Le parolier albertivillarien Batlik sortait le 7 octobre dernier son onzième album en douze ans de scène. « XI lieux » pour 11 chansons d’inspirations diverses. Comme il nous y a si régulièrement habitué par le passé, l’autodidacte nous entraîne au fil de l’album dans un univers nouveau teinté de la douceur de sa voix et de l’harmonie de ses partitions.
11 lieux donc, réels ou imaginaires, fantasmés ou vécus. Le Musicodrome a voulu s’essayer à deviner les lieux concernés, quand ils ne sont pas explicitement cités, et en vue de comparer le perçu du réel, présenté par l’artiste. Mais d’entrée, et bien que nous ayons tenté des qualificatifs, Batlik plante le décors : Ici ou Ailleurs, beaucoup de choses restent intemporelles et adviennent indifféremment du référentiel dans lequel on se place. On pense spontanément qu’Ailleurs se passe très certainement en massif montagneux « Malgré le calme tout autour, et reliefs étourdis par des milliers d’années, de jours, de crépuscules et de nuits…« . Mais la suite « La proportion d’ennemis est la même qu’à Paris, la proportion d’emmerdeurs est la même ici qu’ailleurs » nous permet d’éliminer d’office les buttes Chaumont et Montmartre. Les évocations de miel et de confiture évoquent des massifs ensoleillés, nous pourrions donc réduire le choix aux seuls Pyrénées, sud des Alpes et Cévennes…

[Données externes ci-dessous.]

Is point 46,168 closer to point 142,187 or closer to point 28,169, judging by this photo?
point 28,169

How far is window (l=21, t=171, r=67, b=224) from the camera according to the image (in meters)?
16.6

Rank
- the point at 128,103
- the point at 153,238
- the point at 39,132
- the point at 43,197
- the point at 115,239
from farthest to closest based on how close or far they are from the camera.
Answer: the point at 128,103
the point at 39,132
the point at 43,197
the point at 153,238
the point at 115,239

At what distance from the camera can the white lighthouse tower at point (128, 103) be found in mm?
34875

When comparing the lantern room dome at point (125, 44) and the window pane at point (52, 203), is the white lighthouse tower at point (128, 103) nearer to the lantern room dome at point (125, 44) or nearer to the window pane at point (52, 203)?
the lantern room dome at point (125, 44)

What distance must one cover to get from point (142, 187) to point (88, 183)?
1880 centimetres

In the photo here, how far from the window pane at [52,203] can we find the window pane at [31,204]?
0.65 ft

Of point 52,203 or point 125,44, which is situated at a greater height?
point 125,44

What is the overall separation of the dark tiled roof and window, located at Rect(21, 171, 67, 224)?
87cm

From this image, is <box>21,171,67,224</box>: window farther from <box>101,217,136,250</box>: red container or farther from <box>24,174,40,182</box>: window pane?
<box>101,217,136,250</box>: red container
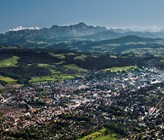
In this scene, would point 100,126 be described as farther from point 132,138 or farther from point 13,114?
point 13,114

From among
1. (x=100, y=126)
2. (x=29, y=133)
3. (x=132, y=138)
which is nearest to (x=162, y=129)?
(x=132, y=138)

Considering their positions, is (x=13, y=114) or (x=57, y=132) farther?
(x=13, y=114)

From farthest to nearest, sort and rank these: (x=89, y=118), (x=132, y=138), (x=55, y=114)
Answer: (x=55, y=114), (x=89, y=118), (x=132, y=138)

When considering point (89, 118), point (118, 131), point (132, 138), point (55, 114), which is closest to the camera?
point (132, 138)

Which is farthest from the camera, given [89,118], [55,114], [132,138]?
[55,114]

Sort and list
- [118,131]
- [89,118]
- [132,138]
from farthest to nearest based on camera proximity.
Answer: [89,118], [118,131], [132,138]

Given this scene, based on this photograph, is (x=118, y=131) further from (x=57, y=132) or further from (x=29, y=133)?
(x=29, y=133)

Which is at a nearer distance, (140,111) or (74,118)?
(74,118)

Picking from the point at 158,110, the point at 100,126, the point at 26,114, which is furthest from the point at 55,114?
the point at 158,110
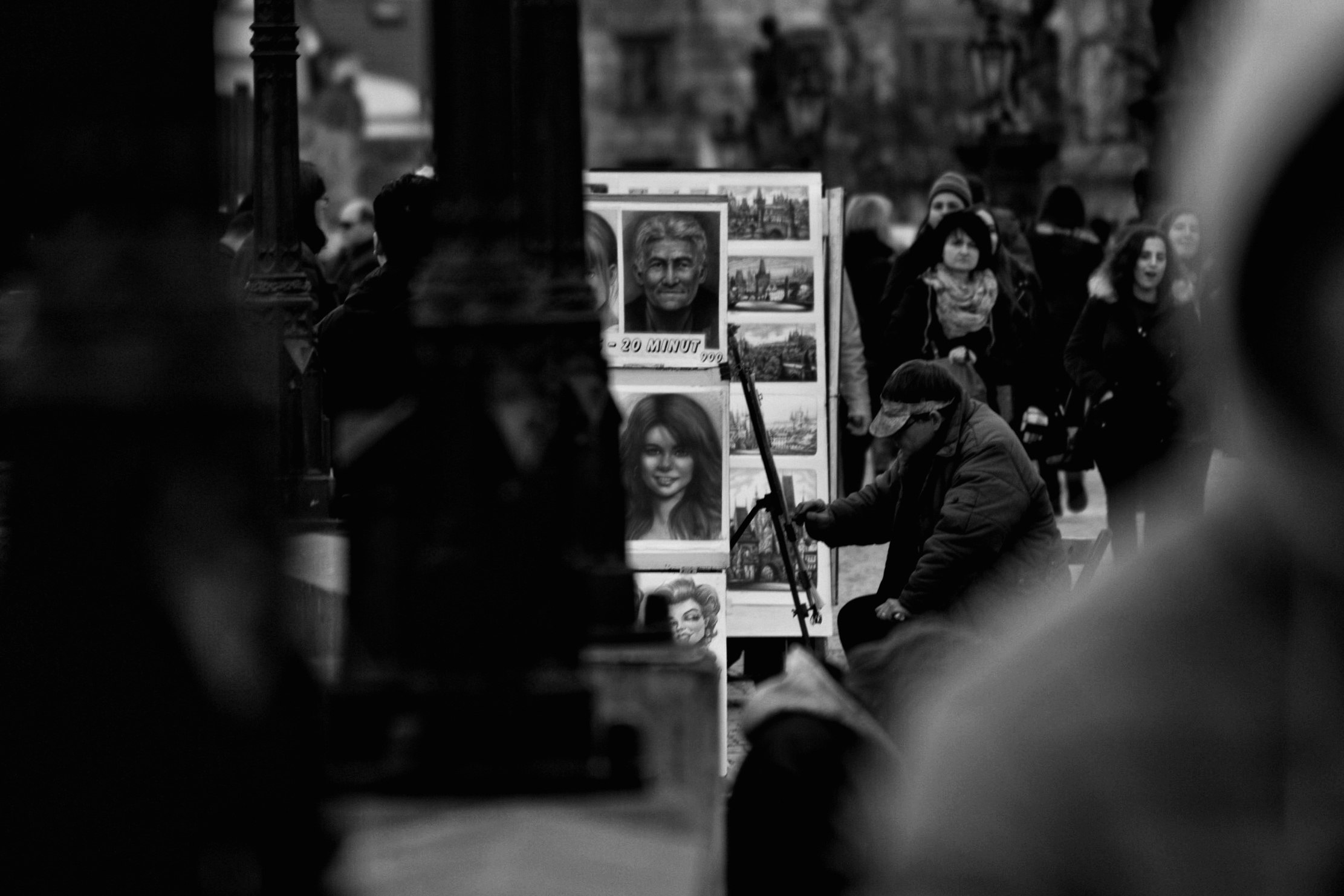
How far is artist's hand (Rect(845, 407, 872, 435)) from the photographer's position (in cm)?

Impossible de trancher avant la fin du morceau qui laisse songeur… Et que dire du présupposé initial selon lequel le lieu était à chercher en France métropolitaine ? Et dans un lieu « physique », localisable sur une carte ? Peu importe finalement, il ne faudra retenir de ce titre que l’invitation au voyage et l’évocation sous-entendue de la rudesse de la solitude. En pleine nature ou au cœur d’une mégapole, chacun se bat avec ses démons. Profiter des sons peu communs d’une rivière ou plus généralement d’une nature grouillant de vie n’est qu’une aide, à qui sait l’attraper, sur le long chemin de l’introspection.
Dans le parfait prolongement de cette mise en bouche, arrive Au bord de l’abîme. Pleine de mélancolie Au bord de l’abîme pourrait avoir été écrite depuis Etretat, mais la mer s’est abstenue de tous temps de renvoyer un quelconque écho à quiconque tentait de lui parler. Seul face à des monstres, les « ennemis » que Batlik évoque deux fois en deux titres consécutifs, il est donc face à une grotte profonde et obscure, attirante. Ces tréfonds jamais atteints dans la chanson semblent être ceux de l’âme, celle que l’on cherche, terrée derrière des entrelacs de conscience ou vice versa. Le retour de l’écho est flou, son sens laissé libre d’interprétation de chacun, ce n’est pas aujourd’hui que l’abîme nous avalera tout rond.
Le titre suivant fait la part belle à cette évasion de l’abîme. Plus joyeux et entraînant, Ici bas évoque avec Cioran la récente découverte « marquante » de l’auteur, que celui-ci évoque à plusieurs reprises dans ses récentes interviews : Duras. Si marquante et sans doute si inspirante, qu’il soupçonne même son chien et narrateur du titre, Raoul, de vouloir s’il en avait la faculté, écrire « des poèmes de Cioran ou Duras« . Aucun doute, Batlik s’est, pour cette chanson, réfugié dans l’intimité de Raoul et a imaginé ce titre depuis sa patte.
Poursuite du voyage en terrain vague. La Paradis en a inspiré d’autres avant lui et en inspirera d’autres. Mais Batlik applique sa marque sur le sujet. Tantôt sombre, tantôt joyeux, toujours cynique, le message est clair : « Tous les paradis sont construits sur des cadavres ou des adieux« .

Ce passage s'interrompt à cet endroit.